Yet another weakly defined bug report

Ketil Z. Malde ketil@ii.uib.no
14 Feb 2003 09:50:07 +0100


Dean Herington <heringto@cs.unc.edu> writes:

> "Ketil Z. Malde" wrote:

>> -- | add data from a file to the histogram
>> addFile :: FiniteMap String Int -> String -> IO (FiniteMap String Int)
>> addFile fm name = do
>>             x <- readFile name
>>             return (addHist fm x)

I changed this to read x strictly, but it turned out that wasn't quite
enough.  See below.

>> -- | add data from all files in a directory to the histogram
>> addDir :: FiniteMap String Int -> String -> IO (FiniteMap String Int)
>> addDir fm dir = do
>>           dc <- getDirectoryContents dir
>>           fs <- filterM doesFileExist (map ((dir++"/")++) dc)
>>           foldM addFile fm fs

>> addHist :: FiniteMap String Int -> String -> FiniteMap String Int
>> addHist fm = foldl add1 fm . words
>>    where add1 f w = case lookupFM f w of
>>                                Just n -> addToFM f w (n+1)
>>                                Nothing -> addToFM f w 1

> The string won't be evaluated until the finite map is demanded.  None of the
> code you've shown so far makes that demand.

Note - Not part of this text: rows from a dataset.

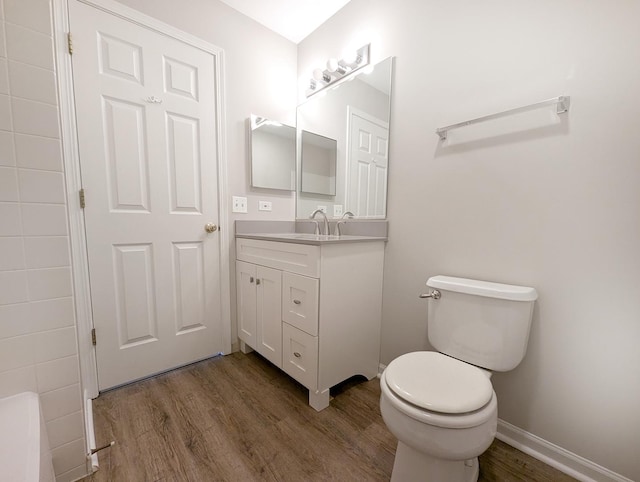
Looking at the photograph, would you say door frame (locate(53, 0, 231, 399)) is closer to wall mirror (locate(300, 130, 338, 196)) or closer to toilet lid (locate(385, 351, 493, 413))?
wall mirror (locate(300, 130, 338, 196))

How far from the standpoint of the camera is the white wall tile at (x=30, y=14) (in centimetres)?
75

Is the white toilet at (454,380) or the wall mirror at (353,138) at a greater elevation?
the wall mirror at (353,138)

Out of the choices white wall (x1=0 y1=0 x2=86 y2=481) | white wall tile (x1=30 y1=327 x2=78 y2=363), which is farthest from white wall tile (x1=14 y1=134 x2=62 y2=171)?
white wall tile (x1=30 y1=327 x2=78 y2=363)

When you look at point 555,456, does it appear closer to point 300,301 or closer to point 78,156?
point 300,301

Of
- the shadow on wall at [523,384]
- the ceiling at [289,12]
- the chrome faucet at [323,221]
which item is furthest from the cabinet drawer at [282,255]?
the ceiling at [289,12]

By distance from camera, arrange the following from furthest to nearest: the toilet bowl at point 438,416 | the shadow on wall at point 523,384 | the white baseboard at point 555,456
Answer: the shadow on wall at point 523,384, the white baseboard at point 555,456, the toilet bowl at point 438,416

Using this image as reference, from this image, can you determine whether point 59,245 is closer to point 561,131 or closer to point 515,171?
point 515,171

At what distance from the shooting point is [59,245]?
0.86m

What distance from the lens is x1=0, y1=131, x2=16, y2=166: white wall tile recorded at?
0.76 metres

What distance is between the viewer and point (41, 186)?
821 mm

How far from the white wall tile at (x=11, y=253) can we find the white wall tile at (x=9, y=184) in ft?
0.41

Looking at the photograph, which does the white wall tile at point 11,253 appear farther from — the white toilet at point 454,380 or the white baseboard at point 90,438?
the white toilet at point 454,380

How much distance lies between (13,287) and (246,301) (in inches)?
43.4

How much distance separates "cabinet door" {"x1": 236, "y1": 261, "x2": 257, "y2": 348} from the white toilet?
1.02 metres
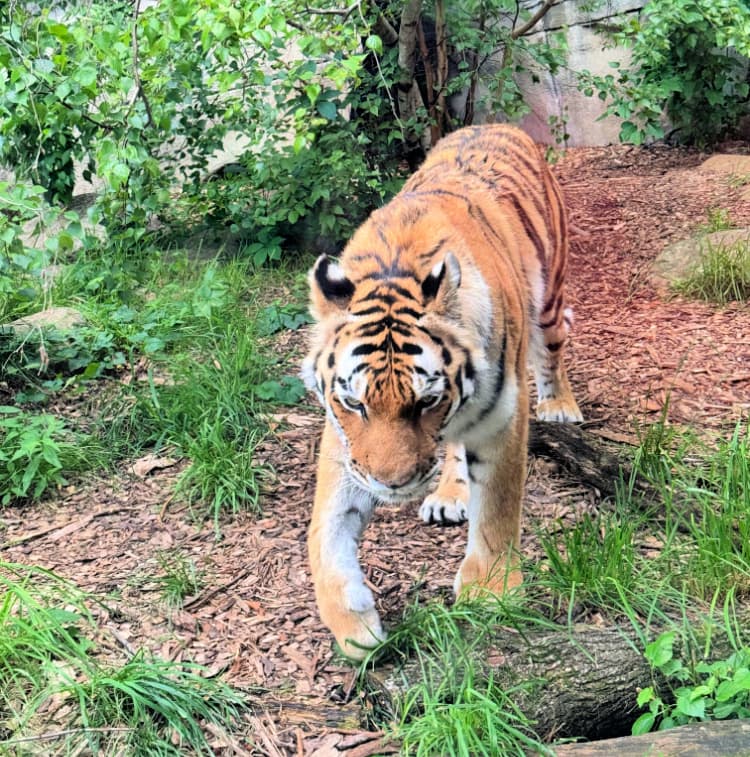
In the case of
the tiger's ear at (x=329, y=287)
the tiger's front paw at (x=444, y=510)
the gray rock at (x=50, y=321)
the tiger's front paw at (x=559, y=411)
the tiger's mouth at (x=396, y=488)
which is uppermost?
the tiger's ear at (x=329, y=287)

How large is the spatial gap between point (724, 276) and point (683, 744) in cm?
420

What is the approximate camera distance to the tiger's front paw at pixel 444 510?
4.11 meters

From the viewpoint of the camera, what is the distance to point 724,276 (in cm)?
586

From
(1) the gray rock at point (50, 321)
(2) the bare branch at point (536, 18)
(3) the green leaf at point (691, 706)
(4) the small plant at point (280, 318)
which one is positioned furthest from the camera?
(2) the bare branch at point (536, 18)

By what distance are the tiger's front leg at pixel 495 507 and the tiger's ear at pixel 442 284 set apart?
609mm

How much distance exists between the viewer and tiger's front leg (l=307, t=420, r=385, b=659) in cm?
305

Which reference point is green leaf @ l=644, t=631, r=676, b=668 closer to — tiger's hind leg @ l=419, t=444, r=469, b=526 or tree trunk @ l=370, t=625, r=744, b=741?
tree trunk @ l=370, t=625, r=744, b=741

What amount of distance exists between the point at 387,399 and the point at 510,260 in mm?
1294

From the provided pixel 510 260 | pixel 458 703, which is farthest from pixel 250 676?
pixel 510 260

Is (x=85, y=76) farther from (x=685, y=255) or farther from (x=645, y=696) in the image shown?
(x=685, y=255)

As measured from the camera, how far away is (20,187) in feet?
13.4

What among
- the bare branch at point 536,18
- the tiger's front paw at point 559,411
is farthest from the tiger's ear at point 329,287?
the bare branch at point 536,18

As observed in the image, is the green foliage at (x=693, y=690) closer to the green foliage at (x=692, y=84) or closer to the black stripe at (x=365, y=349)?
the black stripe at (x=365, y=349)

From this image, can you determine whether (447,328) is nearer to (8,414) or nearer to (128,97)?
(8,414)
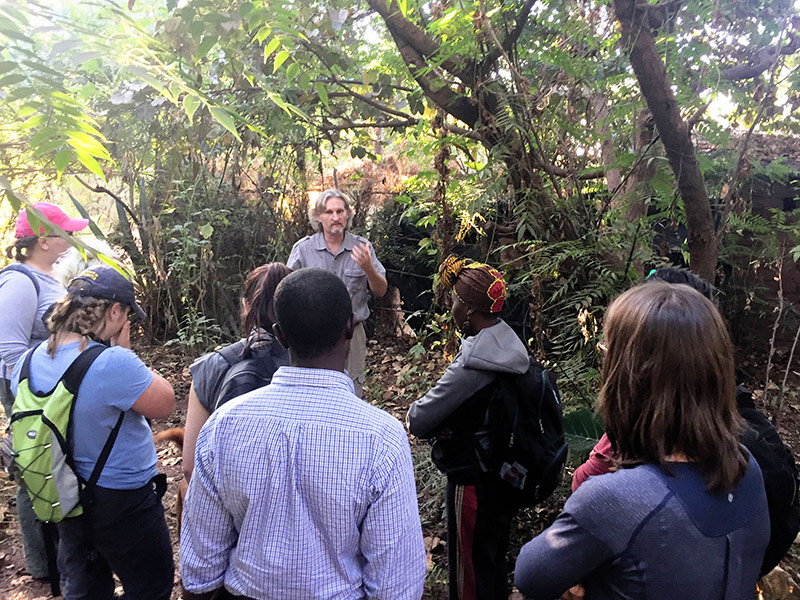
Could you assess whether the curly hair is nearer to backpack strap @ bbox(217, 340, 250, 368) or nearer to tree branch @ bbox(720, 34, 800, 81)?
backpack strap @ bbox(217, 340, 250, 368)

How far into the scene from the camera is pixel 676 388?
4.00ft

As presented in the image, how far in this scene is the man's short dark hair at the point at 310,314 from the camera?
143 centimetres

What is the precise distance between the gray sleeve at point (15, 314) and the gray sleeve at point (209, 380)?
120 centimetres

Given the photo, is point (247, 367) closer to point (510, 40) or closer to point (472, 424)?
point (472, 424)

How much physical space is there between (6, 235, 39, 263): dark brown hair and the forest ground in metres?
1.94

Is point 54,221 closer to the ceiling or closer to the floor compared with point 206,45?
closer to the floor

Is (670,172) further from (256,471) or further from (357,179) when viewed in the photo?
(357,179)

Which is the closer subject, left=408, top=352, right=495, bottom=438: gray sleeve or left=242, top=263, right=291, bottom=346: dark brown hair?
left=242, top=263, right=291, bottom=346: dark brown hair

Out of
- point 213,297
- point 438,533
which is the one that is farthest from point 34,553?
point 213,297

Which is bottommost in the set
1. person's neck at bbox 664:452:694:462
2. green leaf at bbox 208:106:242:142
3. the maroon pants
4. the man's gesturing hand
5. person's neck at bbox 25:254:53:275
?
the maroon pants

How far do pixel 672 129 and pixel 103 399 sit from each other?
10.6ft

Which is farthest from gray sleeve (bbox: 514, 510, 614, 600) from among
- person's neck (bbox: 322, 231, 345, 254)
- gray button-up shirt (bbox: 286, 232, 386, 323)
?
person's neck (bbox: 322, 231, 345, 254)

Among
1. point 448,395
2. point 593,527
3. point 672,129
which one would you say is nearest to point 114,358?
point 448,395

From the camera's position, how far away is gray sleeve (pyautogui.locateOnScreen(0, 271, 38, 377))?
2648 mm
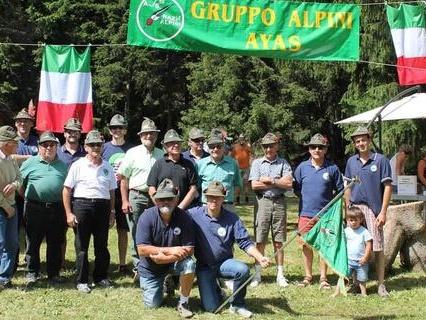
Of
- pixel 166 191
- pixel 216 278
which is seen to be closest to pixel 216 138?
pixel 166 191

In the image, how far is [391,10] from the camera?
822 centimetres

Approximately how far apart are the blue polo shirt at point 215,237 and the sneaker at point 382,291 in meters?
1.83

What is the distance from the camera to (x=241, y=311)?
224 inches

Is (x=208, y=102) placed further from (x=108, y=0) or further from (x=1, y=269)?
(x=1, y=269)

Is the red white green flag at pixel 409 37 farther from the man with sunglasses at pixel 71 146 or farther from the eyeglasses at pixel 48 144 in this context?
the eyeglasses at pixel 48 144

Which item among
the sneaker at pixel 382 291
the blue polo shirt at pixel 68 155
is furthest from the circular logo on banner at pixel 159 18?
the sneaker at pixel 382 291

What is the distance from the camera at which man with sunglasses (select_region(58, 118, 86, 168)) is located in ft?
22.7

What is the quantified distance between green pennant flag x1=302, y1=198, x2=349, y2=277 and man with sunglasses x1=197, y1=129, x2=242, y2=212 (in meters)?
1.08

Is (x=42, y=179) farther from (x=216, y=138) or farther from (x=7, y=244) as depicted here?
(x=216, y=138)

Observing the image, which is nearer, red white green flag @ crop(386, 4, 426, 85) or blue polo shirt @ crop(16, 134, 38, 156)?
blue polo shirt @ crop(16, 134, 38, 156)

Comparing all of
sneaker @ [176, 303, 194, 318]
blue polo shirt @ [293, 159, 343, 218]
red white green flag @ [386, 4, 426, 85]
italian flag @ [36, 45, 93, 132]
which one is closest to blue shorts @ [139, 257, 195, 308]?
sneaker @ [176, 303, 194, 318]

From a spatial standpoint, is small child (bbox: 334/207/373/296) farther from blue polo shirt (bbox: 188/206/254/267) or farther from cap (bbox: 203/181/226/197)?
cap (bbox: 203/181/226/197)

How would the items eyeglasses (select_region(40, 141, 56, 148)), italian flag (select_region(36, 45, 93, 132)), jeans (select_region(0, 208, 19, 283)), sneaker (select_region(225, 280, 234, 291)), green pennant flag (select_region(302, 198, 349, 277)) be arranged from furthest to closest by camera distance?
italian flag (select_region(36, 45, 93, 132)) → eyeglasses (select_region(40, 141, 56, 148)) → jeans (select_region(0, 208, 19, 283)) → green pennant flag (select_region(302, 198, 349, 277)) → sneaker (select_region(225, 280, 234, 291))

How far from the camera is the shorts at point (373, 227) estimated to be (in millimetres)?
6750
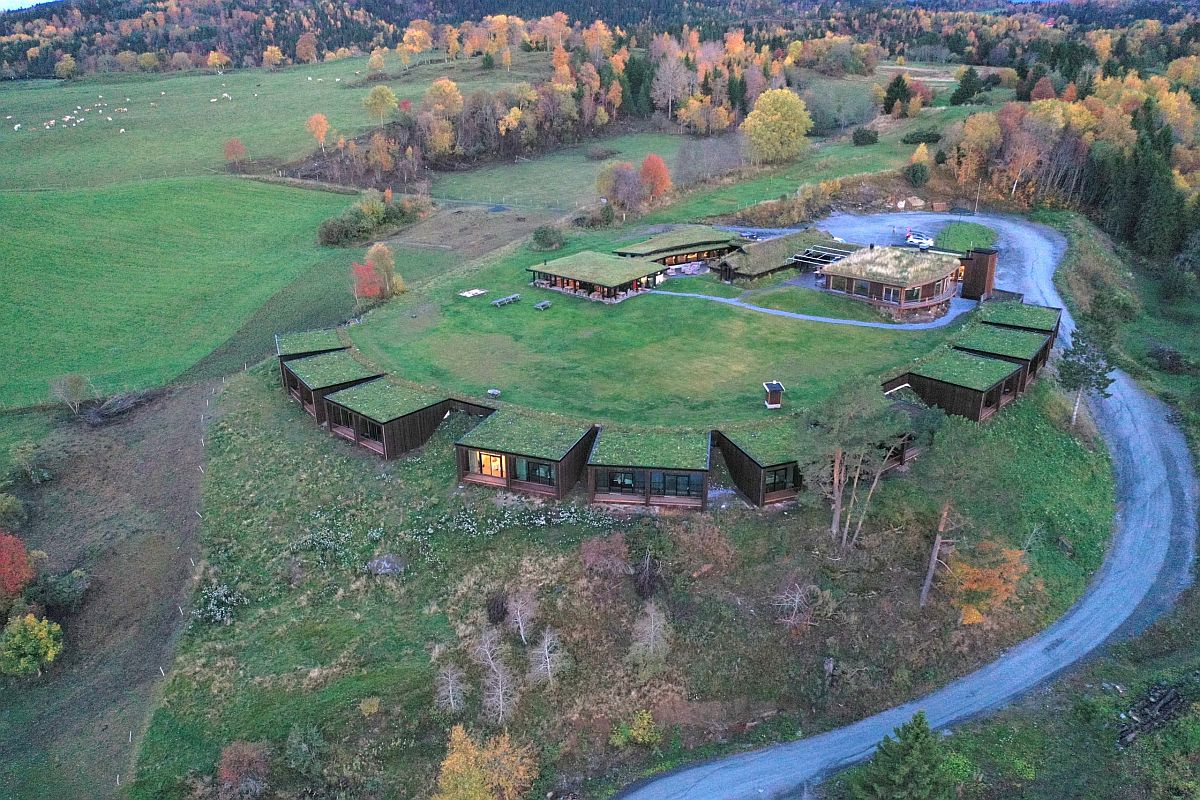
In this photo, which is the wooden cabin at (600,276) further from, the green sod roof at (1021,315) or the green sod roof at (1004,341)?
the green sod roof at (1021,315)

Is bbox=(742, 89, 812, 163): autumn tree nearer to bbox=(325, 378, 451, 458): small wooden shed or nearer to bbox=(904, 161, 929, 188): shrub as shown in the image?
bbox=(904, 161, 929, 188): shrub

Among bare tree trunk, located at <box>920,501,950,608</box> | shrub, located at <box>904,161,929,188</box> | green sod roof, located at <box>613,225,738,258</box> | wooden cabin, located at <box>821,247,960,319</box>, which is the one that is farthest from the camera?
shrub, located at <box>904,161,929,188</box>

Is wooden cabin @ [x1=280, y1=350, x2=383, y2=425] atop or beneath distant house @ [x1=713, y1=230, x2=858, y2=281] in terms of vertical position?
beneath

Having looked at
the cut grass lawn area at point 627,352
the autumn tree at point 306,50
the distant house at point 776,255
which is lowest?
the cut grass lawn area at point 627,352

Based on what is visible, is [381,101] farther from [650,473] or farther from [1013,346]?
[1013,346]

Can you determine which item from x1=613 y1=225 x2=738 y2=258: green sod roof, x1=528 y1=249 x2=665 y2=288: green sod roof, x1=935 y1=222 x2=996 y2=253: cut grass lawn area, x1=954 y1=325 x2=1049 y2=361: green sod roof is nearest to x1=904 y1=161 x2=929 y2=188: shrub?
x1=935 y1=222 x2=996 y2=253: cut grass lawn area

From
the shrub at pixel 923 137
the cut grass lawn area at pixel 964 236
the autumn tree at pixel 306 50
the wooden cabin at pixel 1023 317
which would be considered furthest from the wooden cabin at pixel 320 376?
the autumn tree at pixel 306 50

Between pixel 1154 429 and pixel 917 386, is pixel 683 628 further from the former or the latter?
pixel 1154 429
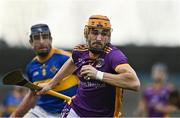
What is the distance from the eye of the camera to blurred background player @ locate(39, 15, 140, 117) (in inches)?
344

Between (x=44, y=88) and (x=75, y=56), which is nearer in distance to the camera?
(x=75, y=56)

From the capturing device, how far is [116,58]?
351 inches

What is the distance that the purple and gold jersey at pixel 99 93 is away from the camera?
9.05 metres

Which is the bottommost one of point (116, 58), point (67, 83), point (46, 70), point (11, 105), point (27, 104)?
point (11, 105)

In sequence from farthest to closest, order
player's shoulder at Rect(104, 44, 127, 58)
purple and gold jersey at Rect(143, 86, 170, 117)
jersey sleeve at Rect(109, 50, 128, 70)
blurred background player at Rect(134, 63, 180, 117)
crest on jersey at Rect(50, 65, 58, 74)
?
1. purple and gold jersey at Rect(143, 86, 170, 117)
2. blurred background player at Rect(134, 63, 180, 117)
3. crest on jersey at Rect(50, 65, 58, 74)
4. player's shoulder at Rect(104, 44, 127, 58)
5. jersey sleeve at Rect(109, 50, 128, 70)

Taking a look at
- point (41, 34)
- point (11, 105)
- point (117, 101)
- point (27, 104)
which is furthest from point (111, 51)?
point (11, 105)

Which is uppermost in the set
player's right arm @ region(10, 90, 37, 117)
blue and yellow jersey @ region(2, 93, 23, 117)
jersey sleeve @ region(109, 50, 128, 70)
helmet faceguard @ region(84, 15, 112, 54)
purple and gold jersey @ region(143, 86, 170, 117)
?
helmet faceguard @ region(84, 15, 112, 54)

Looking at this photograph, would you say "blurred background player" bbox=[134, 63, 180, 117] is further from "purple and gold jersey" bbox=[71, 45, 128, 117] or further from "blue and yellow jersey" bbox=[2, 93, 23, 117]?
"purple and gold jersey" bbox=[71, 45, 128, 117]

[I'll leave my ramblings here, skip to the ==== for the solution]

Right.  But if I do

        f <- addFile emptyFM "foo"
        
then no IO should be performed either, right?  And when I later do

        print (head . fmToList f)

the whole FM needs to be computed, no?

If this is unsound (too lazy) in any way, I don't see it.  How much
memory can I expect an FM to consume, anyway?  I would expect
something like 

        (log n * sizeof(branch node)) + n*sizeof(key+element)

Which should be roughly equivalent to n*sizeof(key+element), which in
my case (building a frequency count for words) should be roughly
equivalent to the number of different words times their average
length (times 8 bytes per character in a list).  Is this far off?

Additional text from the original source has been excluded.